TASK INSTRUCTIONS » Can you continue the essay below about writing fiction while on the Autism Spectrum, picking up from its final sentence?

--- SELECTED EXTRACT ---

I don’t have that book memorized by any means. But I have always thrived on, and been fascinated by precise order. When enforced properly, (and it rarely is), Robert’s Rules appeal to both a special interest of mine, and my deep longing for organization to accomplish a goal.

The stories range various genres, and read like standard short fiction narratives for the most part. The structure is conventional, but anybody on the Spectrum would quickly agree the overall concept is quite Autistic.

I wrote my very first novel, Flowers of Dionysus before I knew I was on the Spectrum. It’s another light fantasy, and tells the story of Matt, a disillusioned community theatre actor trying to keep a failing production afloat when he meets the ancient Greek God of Theatre.

Much of Matt’s arc deals with him having given up his passion for local theatre because of how little passion he found for it on behalf of others. Poor attendance, fellow actors that half-assed too often, and not enough cooperation in the community. He does have a certain frustration that I think Autistic folks would understand when it comes to taking things seriously. My own passion for theatre inspired the novel, as did a dream I once had. But ASD certainly smiled on the undertakings.

--- LISTED RECORDS ---

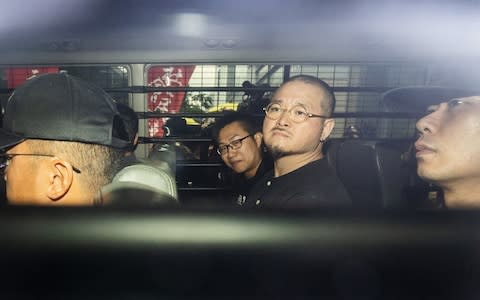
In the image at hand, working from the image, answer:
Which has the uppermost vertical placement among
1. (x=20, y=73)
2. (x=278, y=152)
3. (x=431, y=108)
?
(x=20, y=73)

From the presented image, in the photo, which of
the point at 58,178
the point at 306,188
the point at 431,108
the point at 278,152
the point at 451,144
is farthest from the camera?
the point at 431,108

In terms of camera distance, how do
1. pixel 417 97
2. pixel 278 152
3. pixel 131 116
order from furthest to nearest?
pixel 131 116 → pixel 417 97 → pixel 278 152

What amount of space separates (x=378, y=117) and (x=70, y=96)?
202 centimetres

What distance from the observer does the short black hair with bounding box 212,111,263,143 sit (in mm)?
2881

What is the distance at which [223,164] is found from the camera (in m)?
3.04

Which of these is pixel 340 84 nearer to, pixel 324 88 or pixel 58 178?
pixel 324 88

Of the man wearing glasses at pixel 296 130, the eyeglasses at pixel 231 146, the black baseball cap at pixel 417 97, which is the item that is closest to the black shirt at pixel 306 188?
the man wearing glasses at pixel 296 130

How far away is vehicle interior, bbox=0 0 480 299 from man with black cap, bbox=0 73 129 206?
28 centimetres

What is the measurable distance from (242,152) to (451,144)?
58.2 inches

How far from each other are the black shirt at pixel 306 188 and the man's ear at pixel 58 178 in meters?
0.78

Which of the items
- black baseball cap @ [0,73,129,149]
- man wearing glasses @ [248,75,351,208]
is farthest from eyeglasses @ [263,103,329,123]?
black baseball cap @ [0,73,129,149]

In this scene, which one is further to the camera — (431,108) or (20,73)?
(20,73)

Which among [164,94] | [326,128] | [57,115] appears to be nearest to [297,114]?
[326,128]

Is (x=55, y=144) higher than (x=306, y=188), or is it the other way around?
(x=55, y=144)
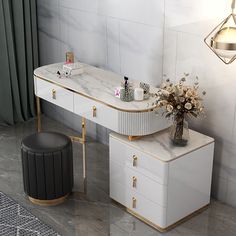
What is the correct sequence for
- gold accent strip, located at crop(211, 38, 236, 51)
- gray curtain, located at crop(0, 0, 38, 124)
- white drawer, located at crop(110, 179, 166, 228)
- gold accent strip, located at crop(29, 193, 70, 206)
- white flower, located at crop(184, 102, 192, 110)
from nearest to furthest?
gold accent strip, located at crop(211, 38, 236, 51) → white flower, located at crop(184, 102, 192, 110) → white drawer, located at crop(110, 179, 166, 228) → gold accent strip, located at crop(29, 193, 70, 206) → gray curtain, located at crop(0, 0, 38, 124)

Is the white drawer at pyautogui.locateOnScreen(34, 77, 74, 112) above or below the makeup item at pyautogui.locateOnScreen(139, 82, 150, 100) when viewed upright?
below

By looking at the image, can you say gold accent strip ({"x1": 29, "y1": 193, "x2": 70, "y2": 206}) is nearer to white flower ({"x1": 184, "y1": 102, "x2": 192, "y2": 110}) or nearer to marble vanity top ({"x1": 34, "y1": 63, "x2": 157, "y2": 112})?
marble vanity top ({"x1": 34, "y1": 63, "x2": 157, "y2": 112})

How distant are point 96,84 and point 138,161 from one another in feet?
2.60

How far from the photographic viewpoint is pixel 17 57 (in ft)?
16.0

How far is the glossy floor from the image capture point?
343 cm

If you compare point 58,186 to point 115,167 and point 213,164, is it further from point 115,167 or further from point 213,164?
point 213,164

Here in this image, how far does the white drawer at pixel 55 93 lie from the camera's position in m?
3.89

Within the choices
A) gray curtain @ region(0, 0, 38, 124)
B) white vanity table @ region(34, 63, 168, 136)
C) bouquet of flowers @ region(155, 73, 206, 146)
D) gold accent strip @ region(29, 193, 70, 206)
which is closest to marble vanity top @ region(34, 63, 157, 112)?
white vanity table @ region(34, 63, 168, 136)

---

REPLY »
Especially those of Centauri Starr, one of the point of view characters. I wrote her as deeply introverted, highly sensitive and often overwhelmed. Most kept her at a distance, believing her to be a bit of a bitch based on her demeanor, even though she’s not.

Sound familiar?

Milton Crouse, the main character in my only cozy murder mystery, Murder. Theatre. Solitaire. might read Autistic, as I look back on him. But theatre comes into play more than neurodivergence, I’d say. Present for a murder in a snowed in Vermont resort, Milton uses his 25 years experience as a theatre director to interpret the emotions and, “blocking” of everyone else in an attempt to of course discover the killer.

His attention to such detail, and his general calmness despite the circumstances could be Autism coded if that made any given reader feel happy. But there is nothing in the way I wrote him that I intended to indicate Autism. Then again, there is nothing I wrote that excludes to possibility either.

My afterlife fantasy There Is Pain Here, featuring the ghost of slain U.S. President James Garfield probably offers the least in way of hints at the author’s Autism. It’s my deepest dive into world building though. Perhaps certain Autistic perspectives contributed to the fantasy milieu of the protagonist. I can’t discount it or confirm it.

And what of my upcoming novel, The Rubble and the Shakespeare, due out in November?

In it, a refugee in a city partially destroyed in his nation’s civil war agrees to help a friend find a decent empty venue in which to produce The Tempest. The fallen government was tyrannical, and had banned Shakespeare, and other literature, and so this is the first exposure most in his neighborhood have to such things.

As the author, I’ve not pursued anything in this latest work that resonates Autistic to me. I will look back on it again some day when time has passed.

However, of all these works I’ve mentioned, my current work in progress was influenced by my Autism in a unique manner. The physical act of writing it has taken my longer than any of the other books I’ve mentioned here.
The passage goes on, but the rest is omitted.